HERMIONE STOPPED BY THE HOSPITAL wing after she'd finished her dinner in the Great Hall. She felt a bit bad about not coming to see Harry all day, but she'd been quite caught up in her new 'project.' And she knew he would be fine with Draco there.

She had spoken with Madame Pomfrey, who had told the Head Girl the same things she'd told the Head Boy, and then been waved on toward the side hall. Heeding the Madame's warning that Harry might be asleep, she silently swung the door open. As soon as she stepped into the room, she found that Malfoy had taken her advice to visit, and apparently had never left either. He was laying on one side of Harry's bed, on top of the hospital sheets. Harry lay next to him, both of them deeply unconscious and breathing evenly in the quiet room.

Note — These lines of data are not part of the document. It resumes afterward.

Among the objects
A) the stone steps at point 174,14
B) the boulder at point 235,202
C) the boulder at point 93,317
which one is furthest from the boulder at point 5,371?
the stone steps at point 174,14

Hermione stepped up to the other side of the room and set her bag down on the floor. She reached out and smoothed Harry's hair down, then looked at Draco. Hesitating for only a moment, she took a hold gently of the boy's glasses and slid them from his sleeping face, quite practised with the move since she had done it for Harry so many times.

She walked around to Draco's side of the bed and set the boy's charmed eyeglasses on the small table that squatted there next to the bed. Then she walked back to the empty side of the bed and without considering her movement for a moment, slid onto the bed herself. It was by no means a large bed, but they were three very small and very close people, and so for that brief time they shared the one bed - with Draco and her both curling protectively and needily around Harry.